§ **Input**:

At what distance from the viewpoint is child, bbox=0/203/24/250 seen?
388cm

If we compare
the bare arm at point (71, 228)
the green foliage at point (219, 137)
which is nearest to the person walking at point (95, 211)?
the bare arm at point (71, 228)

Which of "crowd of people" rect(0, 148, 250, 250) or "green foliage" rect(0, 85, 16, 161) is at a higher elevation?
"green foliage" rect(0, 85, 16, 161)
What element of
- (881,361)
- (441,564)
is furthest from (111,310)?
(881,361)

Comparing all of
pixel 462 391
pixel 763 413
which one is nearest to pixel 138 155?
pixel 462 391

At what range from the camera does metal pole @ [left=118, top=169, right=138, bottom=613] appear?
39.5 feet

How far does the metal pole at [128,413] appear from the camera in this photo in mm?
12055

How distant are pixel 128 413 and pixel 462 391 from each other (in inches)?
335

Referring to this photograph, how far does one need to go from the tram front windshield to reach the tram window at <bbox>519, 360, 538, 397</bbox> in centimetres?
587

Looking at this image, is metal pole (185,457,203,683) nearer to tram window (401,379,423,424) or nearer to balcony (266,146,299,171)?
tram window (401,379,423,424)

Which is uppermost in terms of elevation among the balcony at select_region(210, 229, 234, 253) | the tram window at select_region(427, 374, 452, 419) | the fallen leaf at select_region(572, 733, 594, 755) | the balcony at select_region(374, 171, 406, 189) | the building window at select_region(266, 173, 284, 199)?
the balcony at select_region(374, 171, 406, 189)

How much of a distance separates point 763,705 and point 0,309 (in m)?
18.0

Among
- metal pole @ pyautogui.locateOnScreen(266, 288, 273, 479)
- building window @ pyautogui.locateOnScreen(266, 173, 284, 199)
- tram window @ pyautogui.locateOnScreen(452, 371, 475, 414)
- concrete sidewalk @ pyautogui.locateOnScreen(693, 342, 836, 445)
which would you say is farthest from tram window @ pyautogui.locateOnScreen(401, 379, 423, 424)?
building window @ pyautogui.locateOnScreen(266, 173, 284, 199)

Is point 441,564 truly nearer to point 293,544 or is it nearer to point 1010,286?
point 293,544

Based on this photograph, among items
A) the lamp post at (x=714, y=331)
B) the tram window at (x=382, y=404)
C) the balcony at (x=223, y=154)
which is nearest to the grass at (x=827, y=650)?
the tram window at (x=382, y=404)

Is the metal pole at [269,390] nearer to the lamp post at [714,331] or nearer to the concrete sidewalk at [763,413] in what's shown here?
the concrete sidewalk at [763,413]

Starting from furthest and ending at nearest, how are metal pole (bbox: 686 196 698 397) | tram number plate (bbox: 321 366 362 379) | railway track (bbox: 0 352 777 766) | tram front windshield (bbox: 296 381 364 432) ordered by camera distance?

§ **Goal of the exercise**:
Type out the whole listing above again, exactly as it stands.

§ **Response**:
At what distance from the viewpoint is child, bbox=0/203/24/250 seen?
388cm

If we compare
the bare arm at point (71, 228)
the green foliage at point (219, 137)
which is nearest to the person walking at point (95, 211)?
the bare arm at point (71, 228)

Which of "crowd of people" rect(0, 148, 250, 250) or "green foliage" rect(0, 85, 16, 161) is at a higher elevation?
"green foliage" rect(0, 85, 16, 161)
What element of
- (881,361)
- (441,564)
is furthest from (111,310)?
(881,361)

Comparing all of
pixel 462 391
pixel 763 413
which one is nearest to pixel 138 155?
pixel 462 391

At what range from the camera does metal pole @ [left=118, top=169, right=138, bottom=613] appear?
39.5 feet

How far does the metal pole at [128,413] appear from the camera in this photo in mm?
12055

How distant are pixel 128 413 and pixel 462 391 from each other (in inches)?
335

Referring to this photograph, how far does one need to go from the tram front windshield to reach the tram window at <bbox>519, 360, 538, 397</bbox> in centimetres?
587

Looking at this image, is metal pole (185,457,203,683) nearer to tram window (401,379,423,424) or nearer to balcony (266,146,299,171)?
tram window (401,379,423,424)

Which is uppermost in terms of elevation among the balcony at select_region(210, 229, 234, 253) | the tram window at select_region(427, 374, 452, 419) | the fallen leaf at select_region(572, 733, 594, 755) | the balcony at select_region(374, 171, 406, 189) | the building window at select_region(266, 173, 284, 199)?
the balcony at select_region(374, 171, 406, 189)

How much of a distance separates point 763,705 and point 0,309 (in m)?
18.0

Among
- metal pole @ pyautogui.locateOnScreen(266, 288, 273, 479)
- building window @ pyautogui.locateOnScreen(266, 173, 284, 199)
- tram window @ pyautogui.locateOnScreen(452, 371, 475, 414)
- concrete sidewalk @ pyautogui.locateOnScreen(693, 342, 836, 445)
which would you say is farthest from tram window @ pyautogui.locateOnScreen(401, 379, 423, 424)?
building window @ pyautogui.locateOnScreen(266, 173, 284, 199)

Is point 441,564 truly nearer to point 293,544 or is it nearer to point 1010,286?
point 293,544

Based on this photograph, among items
A) the lamp post at (x=714, y=331)
B) the tram window at (x=382, y=404)
C) the balcony at (x=223, y=154)
which is nearest to the grass at (x=827, y=650)?
the tram window at (x=382, y=404)

Is the metal pole at [269,390] nearer to the lamp post at [714,331] or nearer to the concrete sidewalk at [763,413] in what's shown here?
the concrete sidewalk at [763,413]

Starting from furthest and ending at nearest, how are metal pole (bbox: 686 196 698 397) | tram number plate (bbox: 321 366 362 379) | railway track (bbox: 0 352 777 766) | tram front windshield (bbox: 296 381 364 432) ordered by camera distance?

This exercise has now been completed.